Show HN: Obelisk – a WASM-based deterministic workflow engine

obeli.sk

103 points by tomasol 9 days ago


A lightweight engine for durable execution / deterministic workflows I built with Rust, wasmtime and the WASM Component Model. Its main use is running reliable, long-running workflows that can automatically resume after failures. Looking for feedback on the approach and potential use cases!

SvenL - 9 days ago

One issue I had many time with workflow engines was updates. I have a workflow and it has already running instances. 2 scenarios:

Can I update the workflow while it has running instances without interfering the running instances?

Can I update a running instance with a new version of the workflow to patch some flaw? If no, can I replay an updated version of a workflow with the log of an old workflow version?

emgeee - 9 days ago

This is a pretty cool idea but I'm trying to think of the advantage of WASM vs other execution engines.

It seems to me one of the main use-cases for WASM is to execute lambdas, which are often short-lived (like 500ms timeout limits). Maybe this could have a place in embedded systems?

Philpax - 9 days ago

I believe https://flawless.dev/ is another implementation with a very similar technology stack. I'd love to know how you compare and what the key differences are!

disintegrator - 9 days ago

Really nice project. What’s the reasoning behind the AGPL licensing.

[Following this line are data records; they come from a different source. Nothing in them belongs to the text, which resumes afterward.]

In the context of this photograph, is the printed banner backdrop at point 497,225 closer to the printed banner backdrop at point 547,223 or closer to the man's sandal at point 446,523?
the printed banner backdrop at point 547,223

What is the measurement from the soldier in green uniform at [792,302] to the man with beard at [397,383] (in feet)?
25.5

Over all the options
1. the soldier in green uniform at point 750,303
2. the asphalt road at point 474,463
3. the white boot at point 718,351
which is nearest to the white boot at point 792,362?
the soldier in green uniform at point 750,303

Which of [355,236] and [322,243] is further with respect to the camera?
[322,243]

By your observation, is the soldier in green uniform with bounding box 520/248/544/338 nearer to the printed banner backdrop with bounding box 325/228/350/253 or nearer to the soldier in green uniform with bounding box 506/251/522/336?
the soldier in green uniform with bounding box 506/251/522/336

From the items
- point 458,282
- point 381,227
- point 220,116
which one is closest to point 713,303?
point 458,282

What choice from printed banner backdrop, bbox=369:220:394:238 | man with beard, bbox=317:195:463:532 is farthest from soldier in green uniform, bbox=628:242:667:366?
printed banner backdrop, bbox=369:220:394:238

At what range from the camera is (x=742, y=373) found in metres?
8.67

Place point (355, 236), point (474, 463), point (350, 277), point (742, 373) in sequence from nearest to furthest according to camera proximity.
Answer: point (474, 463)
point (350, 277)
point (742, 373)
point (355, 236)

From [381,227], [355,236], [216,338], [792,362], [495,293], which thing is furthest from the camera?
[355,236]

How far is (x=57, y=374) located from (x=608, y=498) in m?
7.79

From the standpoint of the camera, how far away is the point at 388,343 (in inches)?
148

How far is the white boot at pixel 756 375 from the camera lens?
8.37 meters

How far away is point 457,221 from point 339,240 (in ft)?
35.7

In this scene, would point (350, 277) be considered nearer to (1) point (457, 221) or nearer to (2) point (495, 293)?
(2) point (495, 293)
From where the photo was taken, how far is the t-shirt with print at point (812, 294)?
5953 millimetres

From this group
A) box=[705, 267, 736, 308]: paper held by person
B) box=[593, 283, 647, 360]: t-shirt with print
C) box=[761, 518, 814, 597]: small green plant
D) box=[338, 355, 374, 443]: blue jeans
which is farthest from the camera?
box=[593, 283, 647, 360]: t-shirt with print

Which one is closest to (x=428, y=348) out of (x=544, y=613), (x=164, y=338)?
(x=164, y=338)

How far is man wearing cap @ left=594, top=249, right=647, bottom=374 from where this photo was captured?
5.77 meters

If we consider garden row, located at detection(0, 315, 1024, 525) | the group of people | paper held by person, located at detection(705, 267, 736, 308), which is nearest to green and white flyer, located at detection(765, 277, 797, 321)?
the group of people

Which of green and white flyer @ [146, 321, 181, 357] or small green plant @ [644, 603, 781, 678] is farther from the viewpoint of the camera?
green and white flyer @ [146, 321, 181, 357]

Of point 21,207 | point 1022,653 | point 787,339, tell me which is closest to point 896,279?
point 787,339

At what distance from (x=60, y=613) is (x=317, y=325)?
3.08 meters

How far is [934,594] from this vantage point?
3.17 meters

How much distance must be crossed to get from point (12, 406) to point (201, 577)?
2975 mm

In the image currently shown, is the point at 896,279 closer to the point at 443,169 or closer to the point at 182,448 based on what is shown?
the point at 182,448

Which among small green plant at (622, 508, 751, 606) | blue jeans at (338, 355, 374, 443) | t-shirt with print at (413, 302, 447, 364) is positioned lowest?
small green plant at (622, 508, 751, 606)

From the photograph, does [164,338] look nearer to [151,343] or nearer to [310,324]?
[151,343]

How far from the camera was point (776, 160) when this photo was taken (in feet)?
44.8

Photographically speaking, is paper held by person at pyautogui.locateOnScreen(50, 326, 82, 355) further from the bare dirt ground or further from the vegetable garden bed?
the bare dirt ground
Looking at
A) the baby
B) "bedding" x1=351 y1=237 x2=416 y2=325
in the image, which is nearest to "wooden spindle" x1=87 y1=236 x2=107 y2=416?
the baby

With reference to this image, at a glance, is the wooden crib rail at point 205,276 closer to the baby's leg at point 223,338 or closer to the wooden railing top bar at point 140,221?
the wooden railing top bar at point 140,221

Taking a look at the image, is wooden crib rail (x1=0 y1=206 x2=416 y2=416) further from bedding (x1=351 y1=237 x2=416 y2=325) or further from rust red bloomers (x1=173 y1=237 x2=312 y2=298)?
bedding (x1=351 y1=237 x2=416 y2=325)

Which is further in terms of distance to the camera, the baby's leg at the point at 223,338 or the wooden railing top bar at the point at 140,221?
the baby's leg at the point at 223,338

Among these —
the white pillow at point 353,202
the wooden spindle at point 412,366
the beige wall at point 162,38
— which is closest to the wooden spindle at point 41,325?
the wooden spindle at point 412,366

My understanding is that it will hurt adoption unless you’re planning to offer paid licensing options? Either way it’s a really nice project and I’m keen to try it out. I’ve found it tricky to get a WASM/WASI setup where I can at least my http requests (probably my own skill issue).

chaosprint - 9 days ago

I have a similar idea but for audio effect and music production:

https://github.com/wasm-audio/wasm-audio-examples

For workflow, how do you think of async in wit at this moment?